When we had finished cataloguing on Drupal, we exported to a csv file. I did this by setting up a special Drupal view which exported the fields I wanted in the order I wanted. I then wrote a script which converted the csv into Sirsi flatascii format. The essence of this was very simple (map each csv field to a marc field number and write to the output file). The detail turned out to be rather more difficult.
The first issue was repeatable fields. Drupal has a concept of repeated fields but outputs them all into one comma-separated field in the csv. Using an array which iterated over each comma-separated item, it was relatively easy to turn them into repeatable fields for marc. The exception to this was the AACR2 rule regarding 100 and 700 fields and how the values for those interact with the statement of reponsibility in subfield c of the 245. After some jiggling, we were able to make this work satisfactorily. The script is not pretty, but it is fast (on a thousand records) and does the job. I will release this script shortly. We loaded 1083 history textbooks records via the Symphony import report in 1 minute. Later, we repeated the exercise with 786 science and technical textbooks.

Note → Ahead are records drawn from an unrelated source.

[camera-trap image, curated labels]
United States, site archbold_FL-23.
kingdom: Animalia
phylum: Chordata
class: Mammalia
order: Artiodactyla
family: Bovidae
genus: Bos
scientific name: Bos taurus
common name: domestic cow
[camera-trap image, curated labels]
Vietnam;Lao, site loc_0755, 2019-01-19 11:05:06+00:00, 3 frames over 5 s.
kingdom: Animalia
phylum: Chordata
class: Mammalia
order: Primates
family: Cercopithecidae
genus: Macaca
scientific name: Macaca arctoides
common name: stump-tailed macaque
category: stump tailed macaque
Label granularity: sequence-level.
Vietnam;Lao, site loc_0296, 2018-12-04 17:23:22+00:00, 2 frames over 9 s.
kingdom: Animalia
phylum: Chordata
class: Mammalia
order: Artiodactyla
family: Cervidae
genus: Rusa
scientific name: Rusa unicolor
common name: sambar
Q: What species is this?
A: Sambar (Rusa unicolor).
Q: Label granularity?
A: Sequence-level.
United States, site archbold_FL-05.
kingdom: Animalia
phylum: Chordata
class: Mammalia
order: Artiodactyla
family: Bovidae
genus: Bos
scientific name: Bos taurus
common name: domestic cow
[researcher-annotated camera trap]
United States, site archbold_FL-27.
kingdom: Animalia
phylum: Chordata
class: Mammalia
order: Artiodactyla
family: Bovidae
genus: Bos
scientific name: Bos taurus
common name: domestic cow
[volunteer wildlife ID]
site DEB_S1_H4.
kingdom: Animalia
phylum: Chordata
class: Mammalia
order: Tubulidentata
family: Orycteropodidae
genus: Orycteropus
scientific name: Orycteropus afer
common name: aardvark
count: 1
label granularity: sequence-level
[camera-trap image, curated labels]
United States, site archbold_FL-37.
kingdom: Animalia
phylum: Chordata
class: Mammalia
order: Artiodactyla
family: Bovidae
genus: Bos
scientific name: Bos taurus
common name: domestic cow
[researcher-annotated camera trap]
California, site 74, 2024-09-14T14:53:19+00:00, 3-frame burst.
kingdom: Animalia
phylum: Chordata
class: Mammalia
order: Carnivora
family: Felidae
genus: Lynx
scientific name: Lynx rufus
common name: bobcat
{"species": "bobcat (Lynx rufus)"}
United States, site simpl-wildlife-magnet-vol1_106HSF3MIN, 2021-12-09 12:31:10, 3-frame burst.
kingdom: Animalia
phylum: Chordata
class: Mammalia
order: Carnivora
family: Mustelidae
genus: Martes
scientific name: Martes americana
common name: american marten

The difference in the latter was that we mined subject-indexing terms from the title and series fields using a pre-defined mapping to our London Education Thesaurus (LET). 1718 subject terms were created over the 786 records. It was possible to do this because we were working with a dataset which had fairly a tightly-defined subject area and in which the title often (by the very nature of the material) was itself describing a subject. Our next challenge is to see what we can do with the exam papers when we import those to Symphony and how far the automatic subject allocation system can be taken there.